Has ignoring grammar rules become the rule in advertising?
How do you feel about short snappy sentences in ad copy?
Do you find them engaging?
And what do you think of these opening sentences?
OK, I admit it. I’m an advertising copywriter. And I can’t help writing in short sentences. Or starting with a conjunction. Would I have written like this while studying A-level English? Or my English degree? Of course not.
As far as ad agencies are concerned, the rules of spelling and grammar are there to be broken. Playing with the rules of grammar, when done correctly, can result in powerful writing but not understanding the rules simply leads to poor copy.
Some mistakes are sloppy
Before we even address the subject of poor grammar in ad copy, take a look at these typos and marvel at how they managed to slip through the net of agency copywriter, art director, account manager, account director, printer and client.

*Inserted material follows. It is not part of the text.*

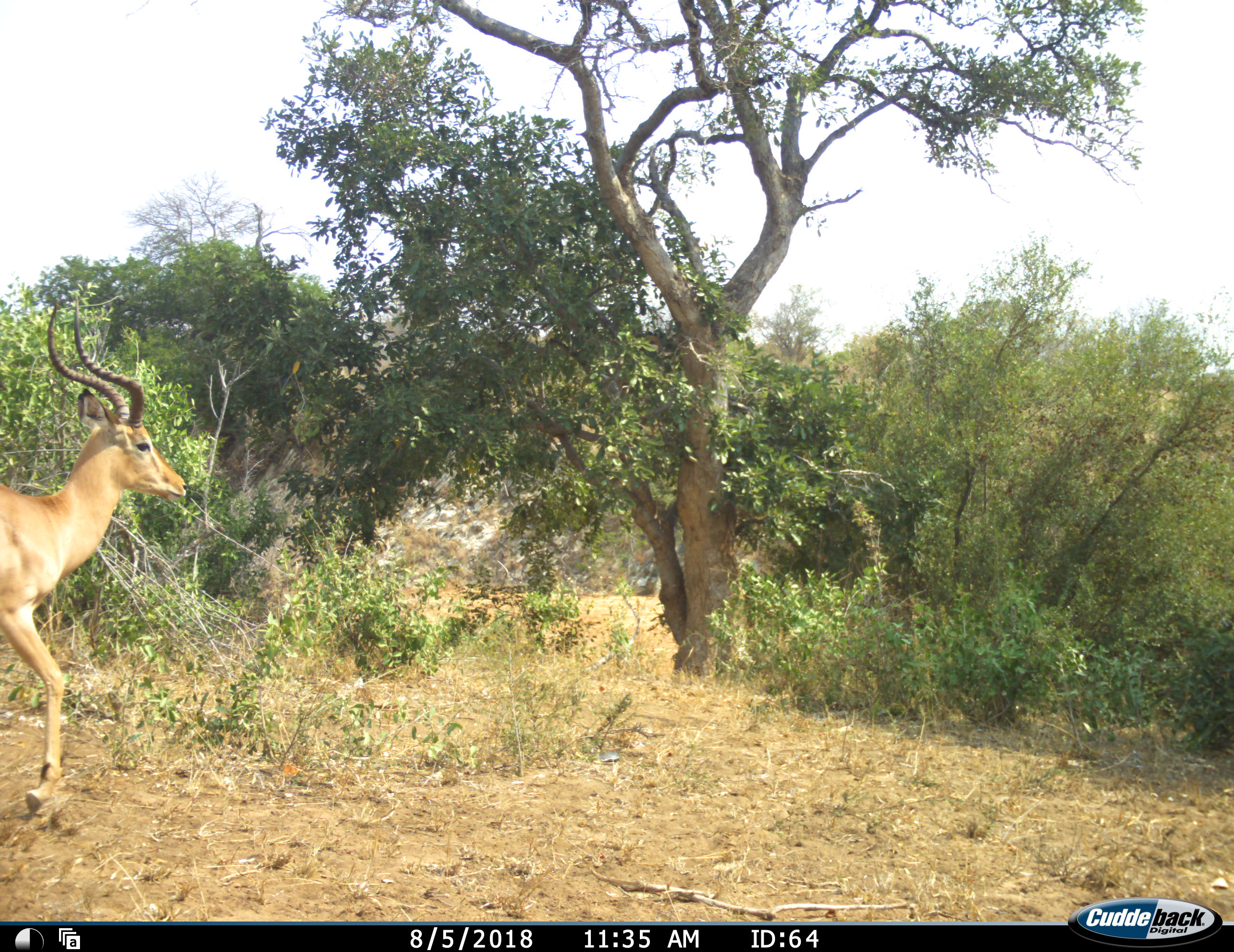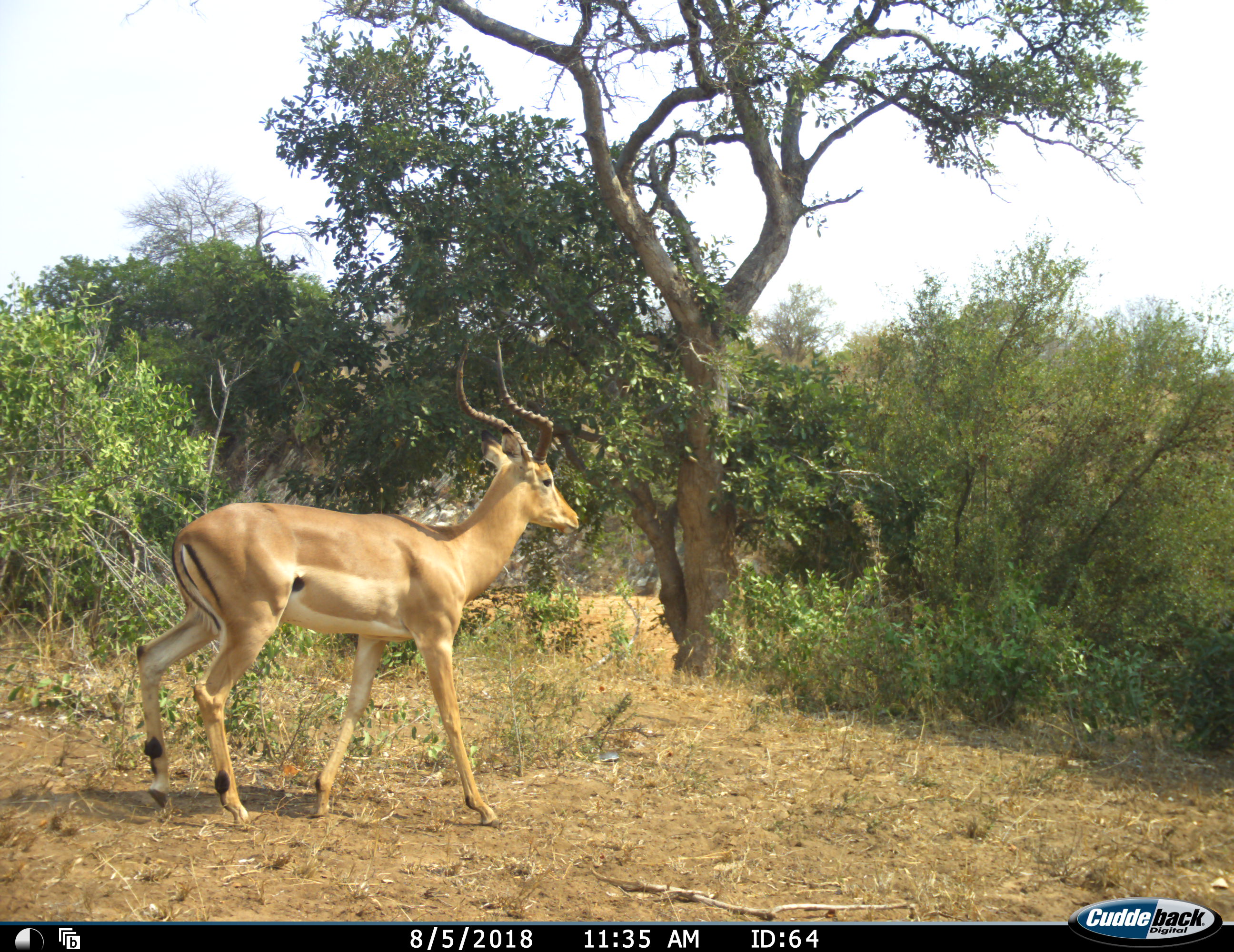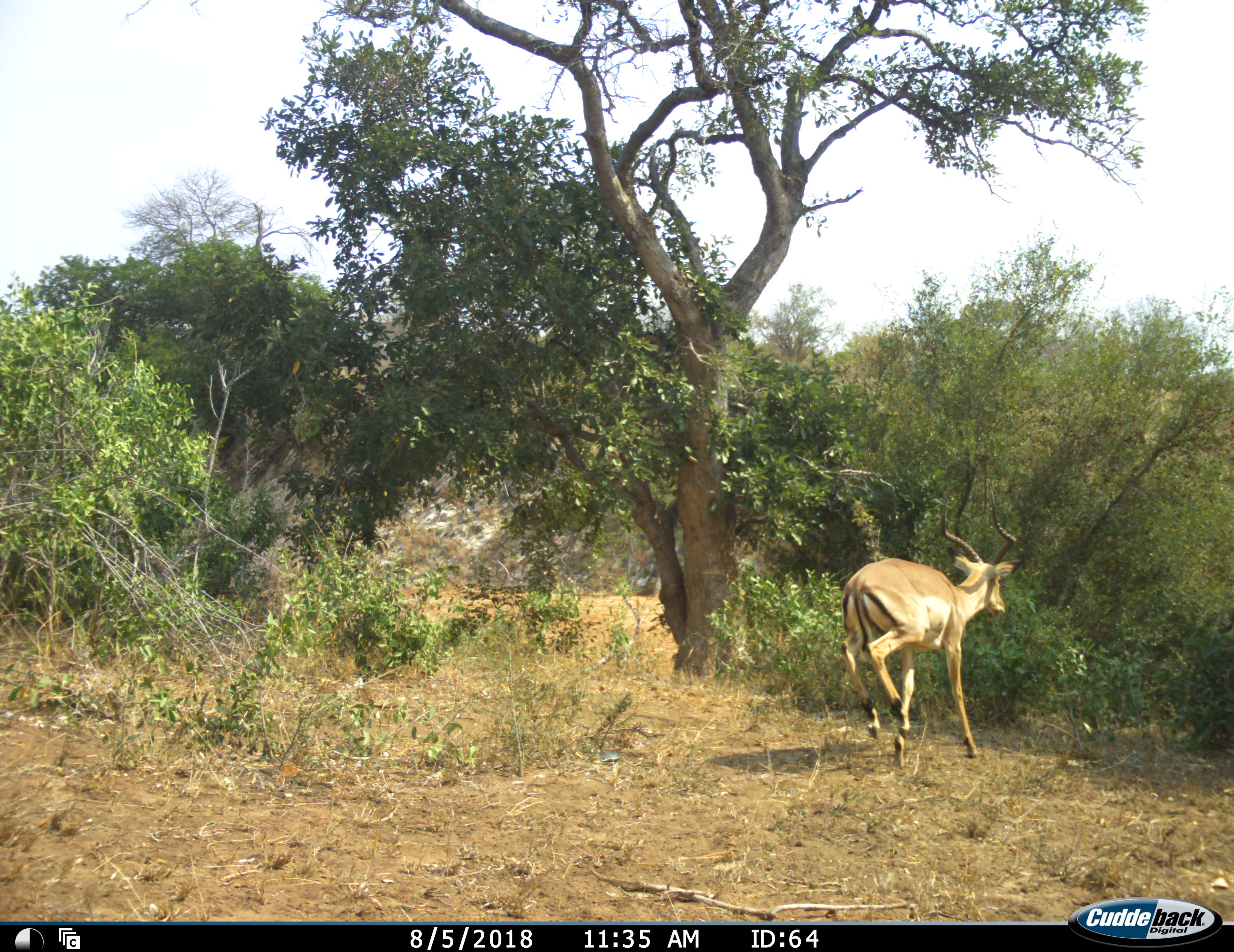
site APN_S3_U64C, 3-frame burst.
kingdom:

Image credit: funnytypos.com
Image credit: mascola.com
Some mistakes are deliberate
Ever heard of the Pareto Principle? It’s also sometimes known as the ‘80/20 rule’ because it states that 80% of effects come from 20% of causes. In other words, 80% of people who come across bad grammar won’t know it’s bad grammar – or will know, but simply won’t care.
Mercedes-Benz used this line for their 2012 C-class coupé TV commercial: ‘More power. More style. More technology. Less doors.’ Purists will argue that ‘less’ means smaller in quantity, e.g., less money; ‘fewer’ means smaller in number, e.g., fewer coins, and is therefore the correct word to use. Let’s give the ad agency the benefit of the doubt; this is a clever headline with an unexpected twist at the end and so the element of surprise makes the ad eye-catching and memorable. Not so for the 2014 Super Bowl commercial for SodaStream with a similar mistake of ‘Less sugar. Less bottles.’. That line lacks the playful impact.

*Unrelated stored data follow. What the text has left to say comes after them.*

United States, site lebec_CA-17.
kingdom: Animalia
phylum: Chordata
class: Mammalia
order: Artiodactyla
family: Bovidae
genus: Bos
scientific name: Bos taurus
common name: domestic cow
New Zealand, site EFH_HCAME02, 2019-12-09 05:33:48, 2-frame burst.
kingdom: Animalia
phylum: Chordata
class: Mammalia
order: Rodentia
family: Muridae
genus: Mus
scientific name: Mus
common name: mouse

Other companies ignore the rules of grammar to protect their brand. In 2013, Victoria’s Secret ran this ad campaign for their Body by Victoria line of underwear. They obviously felt the need to protect the range name in the headline by avoiding using ‘bodies’. However, they used a possessive apostrophe to turn the name into a plural, instead of simply saying ‘Bodys’, and made the error look even worse by setting quote marks around it.

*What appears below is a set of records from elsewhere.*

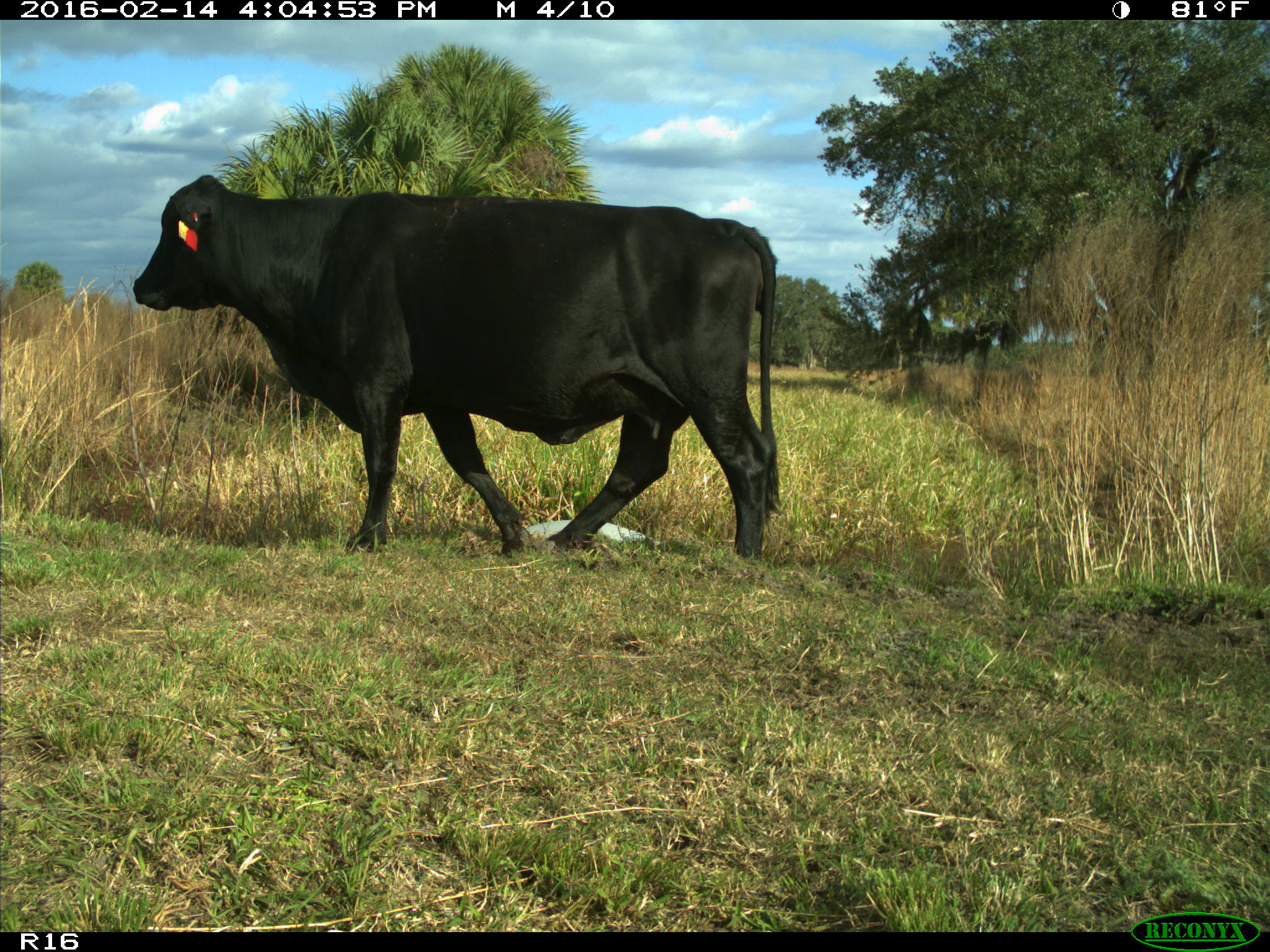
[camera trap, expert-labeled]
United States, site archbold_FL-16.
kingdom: Animalia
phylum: Chordata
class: Mammalia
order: Artiodactyla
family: Bovidae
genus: Bos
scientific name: Bos taurus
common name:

Image credit: commakazigirl
In the end, the ad agency had to pull the campaign at cost and create a new headline altogether.
Image credit: commakazigirl
Bad grammar or creative effectiveness?
Recognise these straplines?
- ‘Think different’ (Apple)
- ‘I’m lovin’ it’ (McDonald’s)
- Go Further (Ford)
- Book yourself fabulous (Wahanda)
- Be more dog (O2)
- Find your happy (Rightmove)
- Just Do It (Nike)
None of them make sense grammatically and therefore sound rather odd, yet a powerful media spend behind the ad campaigns has led to these odd sounding phrases becoming common parlance.
The shorter, the better?
Social media and texting have encouraged us to be more succinct than ever. Paragraphs and sentences in body copy today are shorter because they’re easier to read online. One word sentences also create impact, whether in copy such as for this Apple ad: ‘All-new Lightning connector. Smaller. Smarter. Durable. Reversible.’ Or as an advertising headline, such as on this quirky Diesel poster:
Image credit: topdesignmag.com
Some may argue that grammar in advertising copywriting is a lost art; others may argue that advertising copywriting is a lost art – long copy, in particular. David Abbott, chairman and creative director of one of the UK’s biggest ad agencies, was legendary in his ability to write long, well-crafted copy.
Abbott was prolific in using ‘and’ and ‘so’ to start sentences and make a point, create an afterthought or grab attention. His famous Father’s Day press ad for Chivas Regal consists of 25 one-sentence emotional paragraphs, each of which starts with ‘Because’. Naughty rule breaking? Not necessarily: open a novel by James Joyce, Jane Austen or H.G. Wells and you’ll find plenty of examples of sentences starting with a coordinating conjunction. As Kingsley Amis declares in The King’s English, ‘And the idea that and must not begin a sentence, or even a paragraph, is an empty superstition. The same goes for but. Indeed either word can give unimprovably early warning of the sort of thing that is to follow.’
Some rules are meant to be broken
In advertising, punctuation and grammar are often a matter of personal choice; the main thing is that the ad copy should tell a clear and powerful story and persuade you to buy/try/sign up. David Ogilvy, another copywriter and adland legend, once remarked, ‘I don’t know the rules of grammar. If you’re trying to persuade people to do something, or buy something, it seems to me you should use their language.’
However, knowing what the rules are before knowing when you can break them is usually helpful.